In 1810, in the Peninsula of Spain and Portugal, Arthur Wellesley later the Duke of Wellington had conducted a fighting retreat to the Lines of Torres Vedras from which a revived Army emerged in 1811 to drive the French back to France by 1812. There were losses but not enough for his Army to lose its structure and integrity.

We are now in the middle of an increasingly bitter European financial and political war over the future of Europe as the internal structures of some states appear to be at risk of collapse and the loss of any coherence. The efforts in Europe at the moment seem to be those of a Napoleonic strategy.

In London there is a great deal of clatter and debate over whether we might have a vote on Europe with evidently a majority of the voters wanting to have their say. Our political leaders do not like this and want to prevent it.

The idea of the UK detaching itself from Europe and its directives and rules does not suit those in the villages of Westminster and The City.

There was a time when I took part in the gentle art of issuing the orders to move an Armoured Division around the countryside. The lessons learned were that you had to make the decisions when they needed to be made, put them into effect with direct instructions and accept the difficulties and the uncertainties you faced.

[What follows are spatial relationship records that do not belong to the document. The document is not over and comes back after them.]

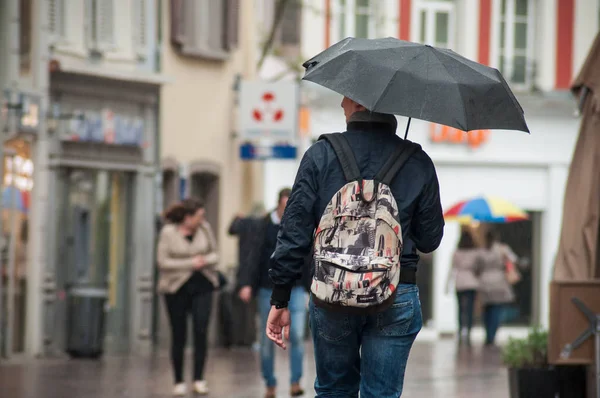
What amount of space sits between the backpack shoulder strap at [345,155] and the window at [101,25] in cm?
1574

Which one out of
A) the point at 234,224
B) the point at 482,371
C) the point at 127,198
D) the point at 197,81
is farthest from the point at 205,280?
the point at 197,81

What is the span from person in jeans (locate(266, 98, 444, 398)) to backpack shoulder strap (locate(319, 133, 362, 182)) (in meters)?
0.03

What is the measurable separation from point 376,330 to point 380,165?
0.66 m

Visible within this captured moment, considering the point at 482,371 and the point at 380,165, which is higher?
the point at 380,165

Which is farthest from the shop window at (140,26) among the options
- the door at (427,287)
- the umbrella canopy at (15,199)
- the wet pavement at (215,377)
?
the door at (427,287)

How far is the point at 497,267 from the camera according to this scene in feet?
80.7

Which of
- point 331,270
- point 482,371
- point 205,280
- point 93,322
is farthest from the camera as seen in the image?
point 93,322

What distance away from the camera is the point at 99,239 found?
21.6m

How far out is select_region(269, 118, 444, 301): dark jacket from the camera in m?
6.02

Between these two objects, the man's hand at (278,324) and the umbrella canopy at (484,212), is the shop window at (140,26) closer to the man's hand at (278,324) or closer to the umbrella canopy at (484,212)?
the umbrella canopy at (484,212)

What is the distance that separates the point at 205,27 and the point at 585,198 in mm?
15240

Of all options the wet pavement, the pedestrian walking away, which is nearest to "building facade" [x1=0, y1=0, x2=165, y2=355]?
the wet pavement

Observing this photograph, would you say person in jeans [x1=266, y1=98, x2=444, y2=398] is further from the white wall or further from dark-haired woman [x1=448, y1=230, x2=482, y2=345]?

There was little time and little scope for complications.

It is possible that a Europe led by French and Germans are in for the economic equivalent of a Retreat From Moscow. So what should the UK do?

The equivalent of The Lines of Torres Vedras would be a far better option.

2 comments:

  1. "The equivalent of The Lines of Torres Vedras would be a far better option." An excellent piece, Demetrius. We are battered and bruised by The EU disastrous campaign. What chance a dignified retreat and regrouping under our so called leaders, though? pretty slim so "Barberossa" looms!

    ReplyDelete
  2. I'm not sure our EU leaders know when or how to retreat. When they created the euro, they failed to foresee the need. Now surrounded by a hostile world, the best they can hope for is that we all get used to it.